Now if Toyota wants to sell those robots... that's now a violation.
Some people seem to think that the GPL means "no private modifications can ever exist" which is not true at all.
So in this case, if it's a single user instance the only person that needs to have access to the source is the person using the software. Your ability to send and receive posts to/from this modified Mastodon server does not matter. You are not an injured party by not having access to the source code. But if you get an account on that server, you can absolutely demand the source.
@Moon I don't think that qualifies. That's like saying "I made a private modification to Exim, now I have to share my changes because people can send and receive email from my server"
@Moon although there is one difference here: even if you had paying customers hosting their email with your modified Exim you wouldn't have to share those change because it's GPLv2, not AGPL
@Moon nope, not unless you were providing a *service* to users. Being able to reach you is not a "service". Hosting their fedi accounts / email would be a "service" -- that turns it into SAAS and they are your "customers".

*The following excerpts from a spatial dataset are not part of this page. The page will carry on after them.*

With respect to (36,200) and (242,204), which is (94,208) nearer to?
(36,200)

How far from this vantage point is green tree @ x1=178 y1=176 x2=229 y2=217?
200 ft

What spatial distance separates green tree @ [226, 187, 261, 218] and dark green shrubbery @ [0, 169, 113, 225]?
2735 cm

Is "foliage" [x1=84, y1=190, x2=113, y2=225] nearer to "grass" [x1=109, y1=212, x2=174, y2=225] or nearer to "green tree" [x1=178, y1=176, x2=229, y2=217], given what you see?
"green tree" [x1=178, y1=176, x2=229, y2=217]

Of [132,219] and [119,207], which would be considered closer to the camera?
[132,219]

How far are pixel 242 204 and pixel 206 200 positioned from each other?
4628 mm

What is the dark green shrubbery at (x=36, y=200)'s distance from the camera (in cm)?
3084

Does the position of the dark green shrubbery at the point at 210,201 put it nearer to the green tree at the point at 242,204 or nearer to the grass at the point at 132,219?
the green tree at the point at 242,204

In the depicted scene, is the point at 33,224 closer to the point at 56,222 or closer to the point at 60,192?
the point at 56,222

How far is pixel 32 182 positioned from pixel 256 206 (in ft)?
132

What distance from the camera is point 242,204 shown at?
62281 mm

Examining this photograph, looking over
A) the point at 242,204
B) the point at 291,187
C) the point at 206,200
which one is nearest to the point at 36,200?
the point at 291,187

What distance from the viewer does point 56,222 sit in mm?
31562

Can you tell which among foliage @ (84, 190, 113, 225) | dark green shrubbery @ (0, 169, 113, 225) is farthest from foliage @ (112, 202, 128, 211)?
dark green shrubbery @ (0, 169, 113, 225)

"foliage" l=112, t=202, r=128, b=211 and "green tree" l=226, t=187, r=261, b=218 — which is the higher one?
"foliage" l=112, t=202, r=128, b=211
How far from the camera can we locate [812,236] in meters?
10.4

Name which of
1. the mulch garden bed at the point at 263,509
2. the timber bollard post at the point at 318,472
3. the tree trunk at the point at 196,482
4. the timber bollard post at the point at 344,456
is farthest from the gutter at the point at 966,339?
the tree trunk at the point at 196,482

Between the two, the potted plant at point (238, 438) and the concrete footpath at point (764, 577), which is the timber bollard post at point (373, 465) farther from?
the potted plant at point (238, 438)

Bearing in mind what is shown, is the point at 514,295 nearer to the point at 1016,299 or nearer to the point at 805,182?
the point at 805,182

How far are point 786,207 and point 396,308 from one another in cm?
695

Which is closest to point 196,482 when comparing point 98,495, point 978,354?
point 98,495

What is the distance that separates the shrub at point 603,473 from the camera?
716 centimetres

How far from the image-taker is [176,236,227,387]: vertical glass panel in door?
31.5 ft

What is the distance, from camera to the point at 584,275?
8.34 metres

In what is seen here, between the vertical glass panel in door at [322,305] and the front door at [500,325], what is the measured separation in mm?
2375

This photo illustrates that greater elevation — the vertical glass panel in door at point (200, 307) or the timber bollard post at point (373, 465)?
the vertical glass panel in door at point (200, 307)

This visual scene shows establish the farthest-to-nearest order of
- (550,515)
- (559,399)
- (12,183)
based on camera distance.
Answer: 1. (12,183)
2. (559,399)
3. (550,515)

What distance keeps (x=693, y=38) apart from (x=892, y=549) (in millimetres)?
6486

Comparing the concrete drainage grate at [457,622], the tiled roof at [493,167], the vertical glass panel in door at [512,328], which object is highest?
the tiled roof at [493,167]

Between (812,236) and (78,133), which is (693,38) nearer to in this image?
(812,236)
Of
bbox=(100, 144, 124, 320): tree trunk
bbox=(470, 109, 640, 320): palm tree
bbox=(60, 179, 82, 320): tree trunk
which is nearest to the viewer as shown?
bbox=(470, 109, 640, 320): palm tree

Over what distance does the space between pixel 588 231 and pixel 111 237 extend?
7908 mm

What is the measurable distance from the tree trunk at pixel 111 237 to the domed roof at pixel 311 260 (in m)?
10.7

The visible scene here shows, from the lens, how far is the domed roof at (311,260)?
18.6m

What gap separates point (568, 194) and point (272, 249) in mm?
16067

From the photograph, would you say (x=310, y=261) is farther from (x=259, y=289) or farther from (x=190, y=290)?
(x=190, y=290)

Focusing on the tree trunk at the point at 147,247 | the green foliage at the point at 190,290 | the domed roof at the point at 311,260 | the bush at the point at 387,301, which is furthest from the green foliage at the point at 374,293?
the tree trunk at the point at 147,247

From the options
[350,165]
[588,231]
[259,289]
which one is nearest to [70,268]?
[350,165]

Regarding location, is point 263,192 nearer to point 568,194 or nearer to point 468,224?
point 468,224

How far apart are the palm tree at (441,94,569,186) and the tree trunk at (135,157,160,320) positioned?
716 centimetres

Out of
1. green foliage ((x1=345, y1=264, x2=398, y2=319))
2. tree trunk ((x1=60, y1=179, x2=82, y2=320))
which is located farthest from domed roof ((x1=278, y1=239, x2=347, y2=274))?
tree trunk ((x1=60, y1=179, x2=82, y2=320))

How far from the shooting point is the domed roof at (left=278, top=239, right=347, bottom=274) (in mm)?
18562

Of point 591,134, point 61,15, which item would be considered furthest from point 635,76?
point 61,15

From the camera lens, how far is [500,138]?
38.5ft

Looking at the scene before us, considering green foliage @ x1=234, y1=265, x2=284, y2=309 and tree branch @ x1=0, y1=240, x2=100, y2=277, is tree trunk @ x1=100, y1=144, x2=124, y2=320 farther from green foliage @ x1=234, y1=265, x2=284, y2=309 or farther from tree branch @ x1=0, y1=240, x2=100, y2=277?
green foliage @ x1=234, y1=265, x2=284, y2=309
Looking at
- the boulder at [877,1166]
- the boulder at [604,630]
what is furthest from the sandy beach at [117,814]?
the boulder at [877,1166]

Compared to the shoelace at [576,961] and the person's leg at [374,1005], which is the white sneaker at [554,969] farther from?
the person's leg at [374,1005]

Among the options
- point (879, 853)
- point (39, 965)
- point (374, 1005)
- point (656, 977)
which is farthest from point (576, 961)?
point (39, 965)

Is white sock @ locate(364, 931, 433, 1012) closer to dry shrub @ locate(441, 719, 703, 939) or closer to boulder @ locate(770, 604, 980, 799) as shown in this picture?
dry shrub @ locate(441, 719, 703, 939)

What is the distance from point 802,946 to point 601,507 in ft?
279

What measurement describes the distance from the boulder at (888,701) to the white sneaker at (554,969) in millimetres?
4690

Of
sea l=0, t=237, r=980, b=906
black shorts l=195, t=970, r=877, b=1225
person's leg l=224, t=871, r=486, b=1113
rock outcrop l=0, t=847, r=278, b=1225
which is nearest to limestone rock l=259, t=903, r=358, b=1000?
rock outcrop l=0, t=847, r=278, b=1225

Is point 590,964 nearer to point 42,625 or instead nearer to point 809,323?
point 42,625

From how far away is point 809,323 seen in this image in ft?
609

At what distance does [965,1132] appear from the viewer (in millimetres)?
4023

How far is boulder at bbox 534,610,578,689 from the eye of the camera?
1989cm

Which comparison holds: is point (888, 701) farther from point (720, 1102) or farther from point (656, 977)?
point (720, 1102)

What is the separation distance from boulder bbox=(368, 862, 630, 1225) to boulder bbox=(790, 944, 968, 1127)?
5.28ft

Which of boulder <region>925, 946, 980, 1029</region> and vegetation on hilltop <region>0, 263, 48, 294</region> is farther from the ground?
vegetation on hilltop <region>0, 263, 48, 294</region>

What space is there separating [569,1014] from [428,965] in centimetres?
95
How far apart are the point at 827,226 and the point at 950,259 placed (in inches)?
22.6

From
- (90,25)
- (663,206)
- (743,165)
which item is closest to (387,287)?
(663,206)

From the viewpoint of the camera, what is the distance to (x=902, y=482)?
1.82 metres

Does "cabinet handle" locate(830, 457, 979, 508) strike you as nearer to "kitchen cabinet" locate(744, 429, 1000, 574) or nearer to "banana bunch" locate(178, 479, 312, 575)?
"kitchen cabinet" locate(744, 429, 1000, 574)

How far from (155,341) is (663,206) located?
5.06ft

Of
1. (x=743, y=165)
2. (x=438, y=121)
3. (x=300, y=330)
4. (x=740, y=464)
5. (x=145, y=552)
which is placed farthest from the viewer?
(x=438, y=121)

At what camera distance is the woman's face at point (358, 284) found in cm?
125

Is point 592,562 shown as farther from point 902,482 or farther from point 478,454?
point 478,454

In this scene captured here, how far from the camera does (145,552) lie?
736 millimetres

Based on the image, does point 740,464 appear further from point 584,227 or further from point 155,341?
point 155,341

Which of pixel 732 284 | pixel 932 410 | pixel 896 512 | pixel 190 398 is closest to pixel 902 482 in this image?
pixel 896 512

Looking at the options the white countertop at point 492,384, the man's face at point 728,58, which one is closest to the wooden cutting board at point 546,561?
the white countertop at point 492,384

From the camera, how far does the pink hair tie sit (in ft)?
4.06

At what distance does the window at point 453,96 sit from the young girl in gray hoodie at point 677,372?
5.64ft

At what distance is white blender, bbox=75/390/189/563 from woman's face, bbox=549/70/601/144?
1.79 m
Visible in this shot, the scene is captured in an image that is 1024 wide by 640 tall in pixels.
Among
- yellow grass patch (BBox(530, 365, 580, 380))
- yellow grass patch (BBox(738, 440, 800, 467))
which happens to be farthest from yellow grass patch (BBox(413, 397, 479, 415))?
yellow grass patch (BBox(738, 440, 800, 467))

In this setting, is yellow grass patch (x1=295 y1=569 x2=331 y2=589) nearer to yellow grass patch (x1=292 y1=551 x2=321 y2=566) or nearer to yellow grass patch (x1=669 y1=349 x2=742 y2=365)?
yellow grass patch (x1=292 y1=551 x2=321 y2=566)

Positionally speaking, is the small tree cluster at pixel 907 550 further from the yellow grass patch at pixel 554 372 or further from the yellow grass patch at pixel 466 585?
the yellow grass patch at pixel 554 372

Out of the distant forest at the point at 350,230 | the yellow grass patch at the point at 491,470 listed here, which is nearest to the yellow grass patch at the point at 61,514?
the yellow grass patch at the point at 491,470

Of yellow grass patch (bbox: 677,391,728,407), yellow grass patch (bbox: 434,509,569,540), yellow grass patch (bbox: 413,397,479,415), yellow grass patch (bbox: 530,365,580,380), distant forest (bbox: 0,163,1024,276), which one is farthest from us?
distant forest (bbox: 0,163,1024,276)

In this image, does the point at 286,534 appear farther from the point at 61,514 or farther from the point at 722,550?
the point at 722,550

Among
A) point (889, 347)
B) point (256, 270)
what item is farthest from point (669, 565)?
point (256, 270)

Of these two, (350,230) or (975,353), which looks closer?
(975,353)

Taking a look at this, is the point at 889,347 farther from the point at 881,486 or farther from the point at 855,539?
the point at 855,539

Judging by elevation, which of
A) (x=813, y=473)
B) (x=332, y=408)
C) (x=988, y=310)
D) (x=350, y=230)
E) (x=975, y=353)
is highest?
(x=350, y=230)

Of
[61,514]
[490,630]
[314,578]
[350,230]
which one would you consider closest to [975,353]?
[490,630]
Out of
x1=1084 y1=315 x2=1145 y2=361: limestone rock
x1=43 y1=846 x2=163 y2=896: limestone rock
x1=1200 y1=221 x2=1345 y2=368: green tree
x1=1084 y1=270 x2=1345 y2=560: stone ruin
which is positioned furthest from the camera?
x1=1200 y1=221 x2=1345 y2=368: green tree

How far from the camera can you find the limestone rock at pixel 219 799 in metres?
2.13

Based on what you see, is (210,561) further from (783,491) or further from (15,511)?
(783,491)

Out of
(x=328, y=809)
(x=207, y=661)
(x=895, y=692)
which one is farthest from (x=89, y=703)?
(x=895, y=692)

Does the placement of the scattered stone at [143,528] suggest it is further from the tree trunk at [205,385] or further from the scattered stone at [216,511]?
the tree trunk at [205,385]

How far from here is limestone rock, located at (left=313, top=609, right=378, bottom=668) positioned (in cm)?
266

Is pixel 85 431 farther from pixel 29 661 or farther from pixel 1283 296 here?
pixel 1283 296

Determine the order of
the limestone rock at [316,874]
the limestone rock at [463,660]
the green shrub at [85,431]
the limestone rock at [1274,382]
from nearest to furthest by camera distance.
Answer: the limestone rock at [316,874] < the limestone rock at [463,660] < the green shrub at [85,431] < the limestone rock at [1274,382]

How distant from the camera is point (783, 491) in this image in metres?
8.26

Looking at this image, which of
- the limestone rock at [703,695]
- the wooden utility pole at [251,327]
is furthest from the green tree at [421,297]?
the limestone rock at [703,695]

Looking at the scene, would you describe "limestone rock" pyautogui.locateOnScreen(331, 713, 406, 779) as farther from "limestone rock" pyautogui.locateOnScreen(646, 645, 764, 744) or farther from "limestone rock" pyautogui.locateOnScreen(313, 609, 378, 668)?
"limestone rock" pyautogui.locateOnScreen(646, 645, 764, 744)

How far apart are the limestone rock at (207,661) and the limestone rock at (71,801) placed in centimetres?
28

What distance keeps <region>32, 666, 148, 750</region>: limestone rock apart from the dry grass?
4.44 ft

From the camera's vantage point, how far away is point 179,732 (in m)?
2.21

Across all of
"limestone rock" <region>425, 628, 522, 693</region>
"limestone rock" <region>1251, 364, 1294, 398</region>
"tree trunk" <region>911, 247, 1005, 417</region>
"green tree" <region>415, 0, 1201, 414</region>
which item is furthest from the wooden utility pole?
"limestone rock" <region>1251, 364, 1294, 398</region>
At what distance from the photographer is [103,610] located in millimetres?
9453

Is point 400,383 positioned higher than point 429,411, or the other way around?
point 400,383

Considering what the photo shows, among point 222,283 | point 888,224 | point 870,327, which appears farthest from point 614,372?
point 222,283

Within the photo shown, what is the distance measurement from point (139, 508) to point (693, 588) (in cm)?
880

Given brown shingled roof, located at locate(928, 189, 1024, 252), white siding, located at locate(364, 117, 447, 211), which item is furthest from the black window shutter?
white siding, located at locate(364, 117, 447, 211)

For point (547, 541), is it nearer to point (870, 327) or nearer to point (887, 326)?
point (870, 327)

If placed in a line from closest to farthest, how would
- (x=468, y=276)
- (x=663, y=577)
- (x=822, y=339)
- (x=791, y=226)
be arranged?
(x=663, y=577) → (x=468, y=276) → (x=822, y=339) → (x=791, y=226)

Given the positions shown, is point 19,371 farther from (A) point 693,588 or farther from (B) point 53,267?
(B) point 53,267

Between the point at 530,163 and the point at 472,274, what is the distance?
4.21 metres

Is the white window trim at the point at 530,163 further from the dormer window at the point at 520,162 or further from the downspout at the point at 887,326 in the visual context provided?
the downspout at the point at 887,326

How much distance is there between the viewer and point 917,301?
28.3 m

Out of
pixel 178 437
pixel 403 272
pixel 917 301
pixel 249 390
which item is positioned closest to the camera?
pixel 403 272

@Moon consider that by your logic any developer working on a new Mastodon feature and has their test server on the public internet is in violation of the license for not yet having published the changes yet
@feld that is correct and in fact this argument was used by mastodon when gab had a test server accessible on the public internet to argue they had to release all their source code.
@Moon in my scenario nobody can "use it" without an account. No public timelines, no AGPL'd assets are ever served to unauthorized users. Only the activitypub API endpoints reachable
@feld my position (and I will try to confirm it with license wording later) is that the intent of AGPL was to avoid where you were interacting with networked services and you don't get the source because it was GPL2. In a world where there are many thousands of private mail servers, if they didn't have to make source public the source would just be corralled again which I believe goes against the goal of preventing that from happening.
@feld I checked the AGPL wording and it frustratingly is not clear, it mentions users one time and not directly other access. However if we were talking about a web server offering HTTP, everyone accessing content via http would be entitled to the source or again AGPL just wouldn't work for a web server and that seems untrue.
I doubt the developers of Mastodon or Firefish are going to pursue legal action or publicly shame a one user instance not sharing their code, regardless of what the AGPL says.